-------- EXCERPT PROVIDED
Juan José "Juanjo" Narváez Solarte (born 12 February 1995) is a Colombian footballer who plays for Spanish club CD Leganés, on loan from Real Valladolid. Mainly an attacking midfielder, he can also play as a forward.

Club career

Deportivo Pasto
Born in Pasto, Nariño Department, and a product of hometown team Deportivo Pasto's youth ranks, Narváez spent his first two seasons as a senior with Deportivo Pasto, scoring four goals; three in the Copa Colombia and another in the Categoría Primera B. He debuted for them in the Categoría Primera B on 9 March 2011 at 16 years and 25 days of age, making him the club's youngest ever player, and in the Categoría Primera A on 28 April 2012.

Real Madrid
In November 2012, Narváez joined the youth academy of Real Madrid. He was highly recommended by Real Madrid legend Zinedine Zidane to take into their youth system and was viewed as 'the next Falcao' due to his goalscoring abilities. Narváez made his debut for the club in the 2013 Copa del Rey Juvenil, where he scored two goals in three appearances as the team won the trophy, although he did not play in the final. He made his first team debut on 28 January 2012, playing the whole game in a 3–0 win over Zamalek SC in the Alkass International Cup. Narváez scored another goal against Rayo Vallecano in a 2–0 victory a week later. During the international break in October, Narvaez scored his first hat-trick for the club in a 6–1 win against Don Bosco.

 

Narváez made his UEFA Youth League debut against Galatasaray, as he managed to score the tying goal in a 1–1 draw. As of September 2013, he had scored six goals in three appearances for the U-17 squad. In a UEFA Youth League match against Juventus, Narváez scored four goals, one with a penalty, and also assisted the fourth goal in a 6–2 victory. This made him joint top scorer at the time with five goals.

In his third match representing the C team, Narváez scored his first goal against Fuenlabrada, in the 82nd minute. Narváez was once again promoted, this time to Real Madrid Castilla, where he came off the bench in the 88th minute. Narvaez would then score his first goal against Leioa in his 5th appearance.

Betis
At the start of the year 2016, Narváez signed for Real Betis on a three-year deal, being initially assigned to the B-team. On 29 January 2018, Narváez he was loaned to Segunda División side Córdoba CF, where he helped to avoid relegation in the last game of the season by winning 3–0 to Sporting Gijón.

On 31 August 2018, Narváez joined Almería on a one-season loan. Upon returning, he was initially assigned to Betis' first team in La Liga, but moved to Las Palmas still in the second division on loan for one year on 31 August 2019.

Zaragoza
On 4 September 2020, Narváez agreed to a three-year contract with second division side Real Zaragoza. An undisputed starter, he scored nine goals in his first season.
----------------
-------- SOURCE DATA
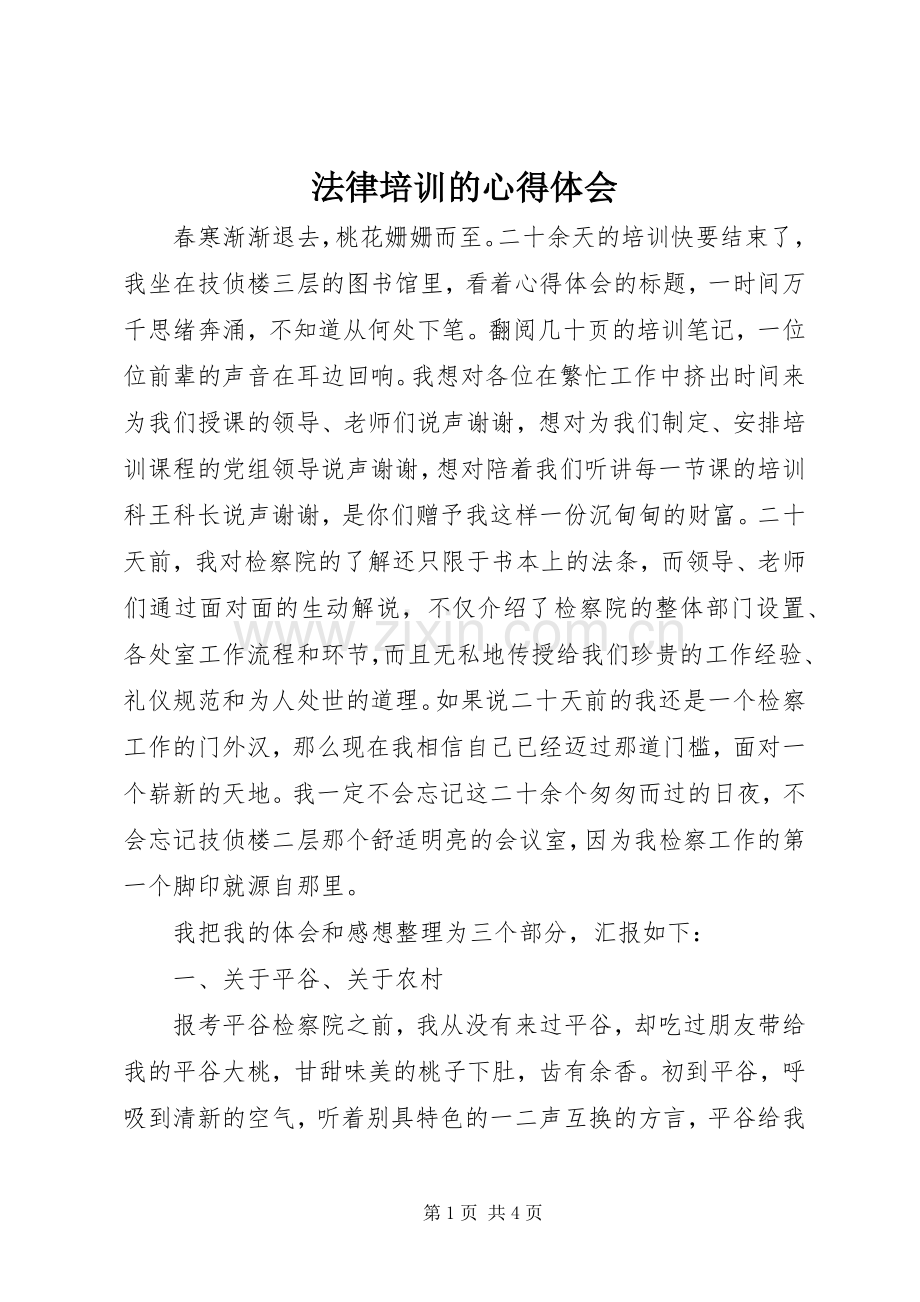 法律培训的心得体会.docx_第1页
----------------
* **APPLY WHAT YOU READ**:
(a) From the passage on the footballer Juanjo Narváez, set down the part running from "Narváez made his UEFA" to "his 5th appearance.", word for word.
(b) List every club that the passage on Juanjo Narváez says he joined on loan.

* **WRITTEN ANSWERS**:
(a)
Narváez made his UEFA Youth League debut against Galatasaray, as he managed to score the tying goal in a 1–1 draw. As of September 2013, he had scored six goals in three appearances for the U-17 squad. In a UEFA Youth League match against Juventus, Narváez scored four goals, one with a penalty, and also assisted the fourth goal in a 6–2 victory. This made him joint top scorer at the time with five goals.

In his third match representing the C team, Narváez scored his first goal against Fuenlabrada, in the 82nd minute. Narváez was once again promoted, this time to Real Madrid Castilla, where he came off the bench in the 88th minute. Narvaez would then score his first goal against Leioa in his 5th appearance.

(b)
- CD Leganés
- Córdoba CF
- Almería
- Las Palmas